— DATA SUPPLIED —
════════
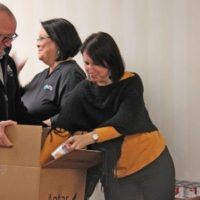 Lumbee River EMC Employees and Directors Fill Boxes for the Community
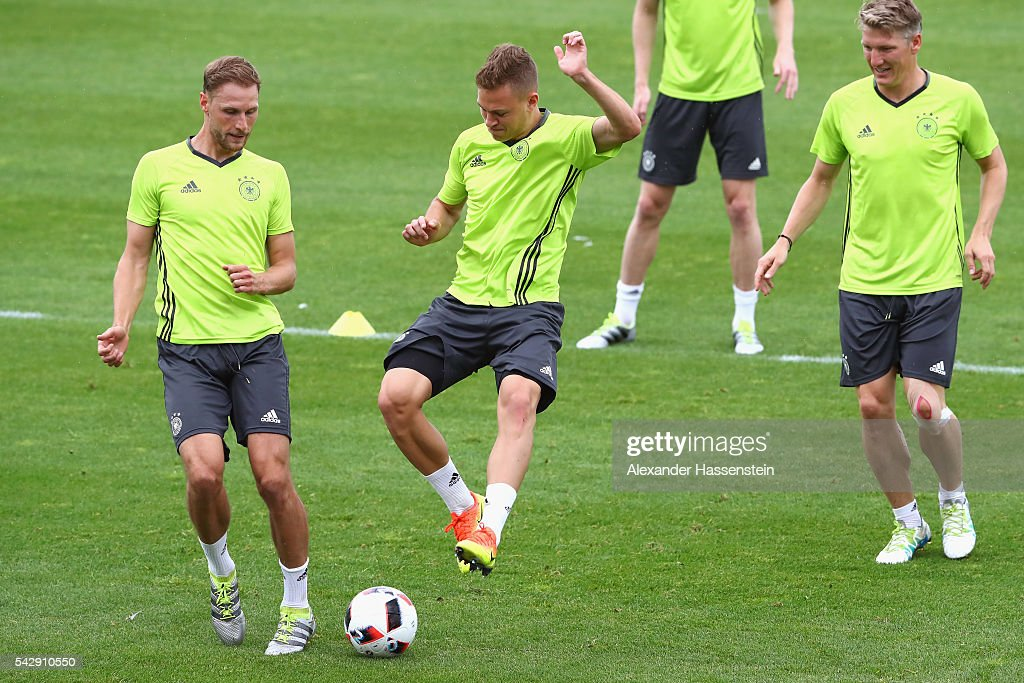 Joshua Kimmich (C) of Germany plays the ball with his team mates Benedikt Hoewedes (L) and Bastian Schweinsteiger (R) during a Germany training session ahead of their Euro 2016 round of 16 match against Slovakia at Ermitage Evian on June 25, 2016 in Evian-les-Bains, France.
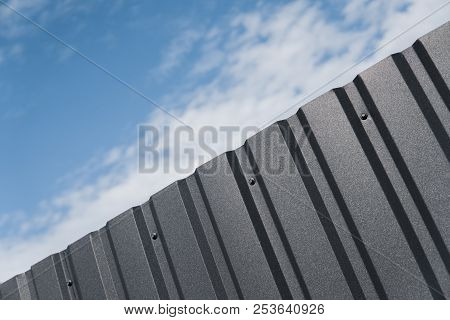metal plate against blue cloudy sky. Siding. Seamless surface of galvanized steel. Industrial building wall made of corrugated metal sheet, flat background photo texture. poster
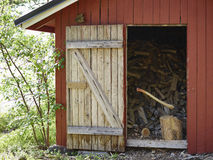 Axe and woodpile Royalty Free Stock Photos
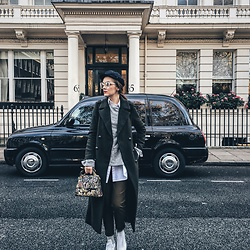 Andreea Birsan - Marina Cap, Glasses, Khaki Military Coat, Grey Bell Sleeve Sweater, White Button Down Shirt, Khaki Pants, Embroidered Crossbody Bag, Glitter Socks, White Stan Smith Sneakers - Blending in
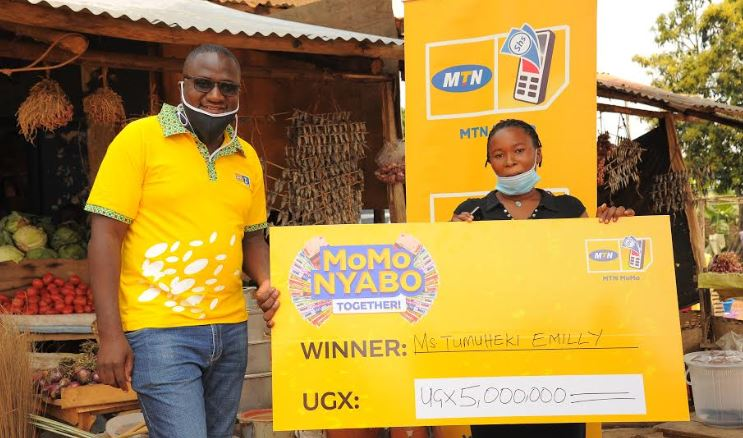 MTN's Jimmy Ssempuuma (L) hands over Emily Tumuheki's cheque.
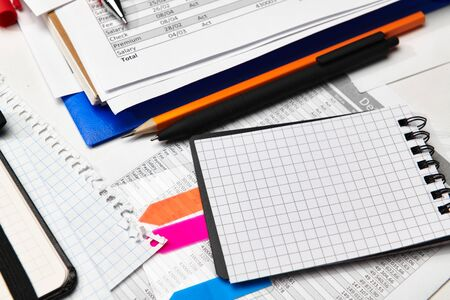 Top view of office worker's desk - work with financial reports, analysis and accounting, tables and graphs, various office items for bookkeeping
════════
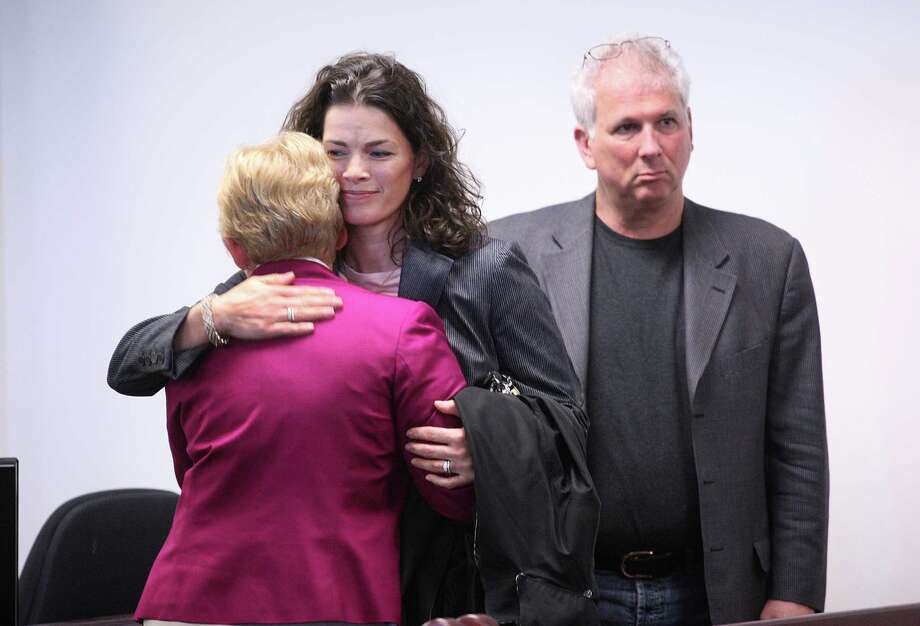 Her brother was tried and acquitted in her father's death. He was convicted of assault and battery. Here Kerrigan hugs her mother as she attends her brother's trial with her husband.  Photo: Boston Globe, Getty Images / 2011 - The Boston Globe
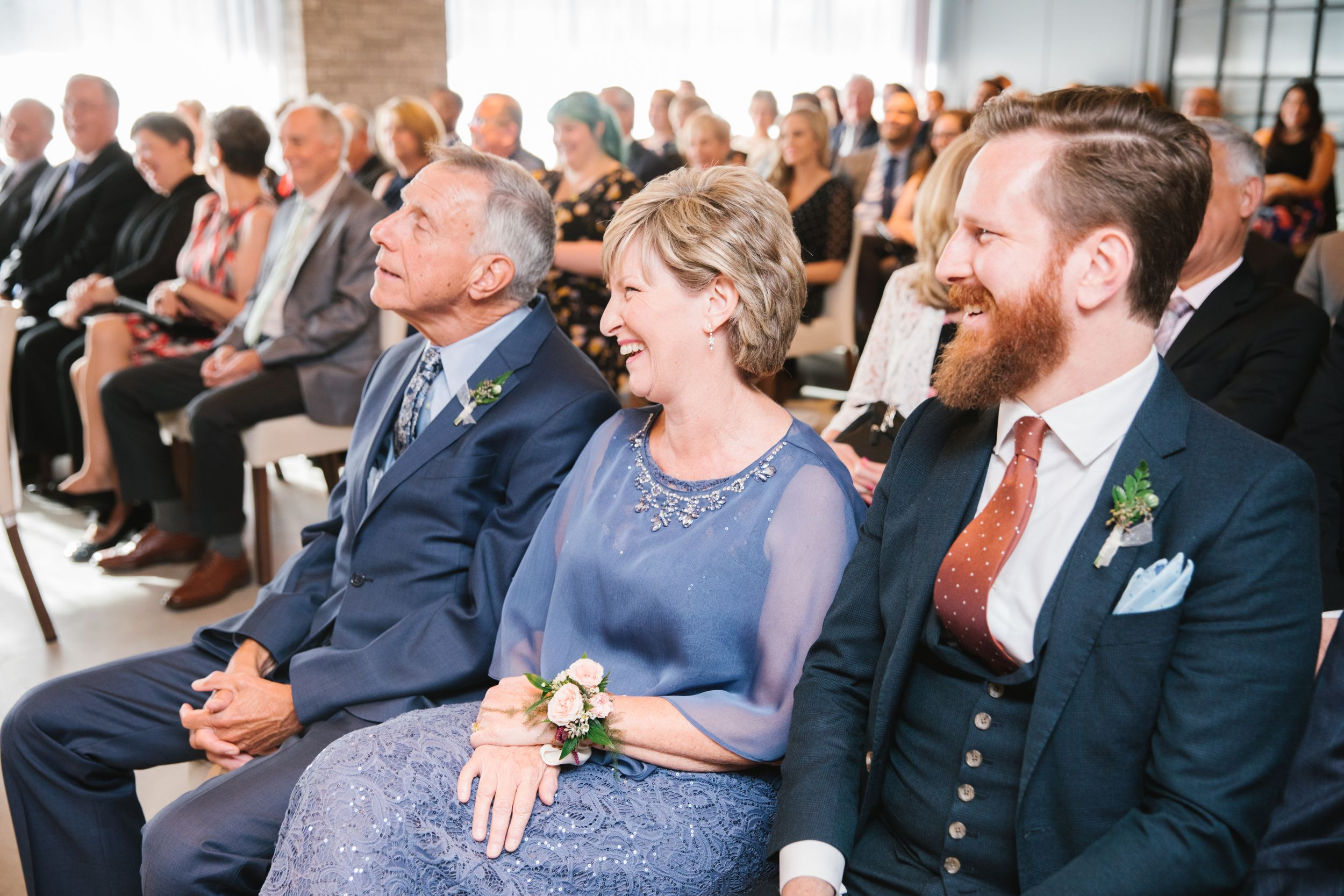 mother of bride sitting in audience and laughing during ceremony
════════
— WHAT THIS TASK INVOLVES —
Transcribe, from the material above, the stretch starting at the line with "Lumbee River EMC" and ending at the line with "Joshua Kimmich (C)", both included, exactly. Do not carry over pictures.

— RESPONSE TO THIS TASK —
 Lumbee River EMC Employees and Directors Fill Boxes for the Community
 Joshua Kimmich (C) of Germany plays the ball with his team mates Benedikt Hoewedes (L) and Bastian Schweinsteiger (R) during a Germany training session ahead of their Euro 2016 round of 16 match against Slovakia at Ermitage Evian on June 25, 2016 in Evian-les-Bains, France.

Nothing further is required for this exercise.